Requirement 1 |
Reproduce the passage on the Casey family from "However, well before" up to and including "gatherings for generations.".
Requirement 2 |
Answer these questions using the passage on the Casey family:
(a) In what years did the elder Silas Casey live?
(b) With which city and state is he associated as a privateer?
(c) At what occasions were anecdotes of his exploits recounted?
Requirement 3 |
List every action the passage on the Casey family says privateers took against enemy ships.

However, well before Silas’s many personal accomplishments, members of the Casey lineage had a long and noteworthy involvement with America’s military establishment, one of their more prominent early members being Silas Casey (1734–1814)—the namesake of Thomas’s father and a celebrated Newport, Rhode Island, privateer during the Revolutionary War (1775–1783). In that conflict, private ship owners, under authorization of “Letters of Marque” making them sanctioned privateers and commissioned officers of the government, outfitted their own vessels as warships to supplement the country’s meager navy to prey on, destroy, and capture enemy (British) ships. Casey, a successful New England merchant and land and ship owner, was among the best of the lot at this activity. Anecdotes of his exploits were recounted at Casey family gatherings for generations.

Record set |
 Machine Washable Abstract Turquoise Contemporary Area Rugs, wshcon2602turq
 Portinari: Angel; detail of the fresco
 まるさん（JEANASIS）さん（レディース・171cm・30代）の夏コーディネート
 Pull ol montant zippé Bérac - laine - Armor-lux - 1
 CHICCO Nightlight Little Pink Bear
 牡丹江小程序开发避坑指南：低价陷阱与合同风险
---
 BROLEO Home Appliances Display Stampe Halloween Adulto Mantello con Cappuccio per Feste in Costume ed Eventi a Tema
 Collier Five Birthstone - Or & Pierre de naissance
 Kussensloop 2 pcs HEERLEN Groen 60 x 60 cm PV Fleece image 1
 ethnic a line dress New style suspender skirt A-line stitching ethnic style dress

Expected output 1 |
However, well before Silas’s many personal accomplishments, members of the Casey lineage had a long and noteworthy involvement with America’s military establishment, one of their more prominent early members being Silas Casey (1734–1814)—the namesake of Thomas’s father and a celebrated Newport, Rhode Island, privateer during the Revolutionary War (1775–1783). In that conflict, private ship owners, under authorization of “Letters of Marque” making them sanctioned privateers and commissioned officers of the government, outfitted their own vessels as warships to supplement the country’s meager navy to prey on, destroy, and capture enemy (British) ships. Casey, a successful New England merchant and land and ship owner, was among the best of the lot at this activity. Anecdotes of his exploits were recounted at Casey family gatherings for generations.

Expected output 2 |
(a) 1734–1814
(b) Newport, Rhode Island
(c) At Casey family gatherings

Expected output 3 |
- Prey on
- Destroy
- Capture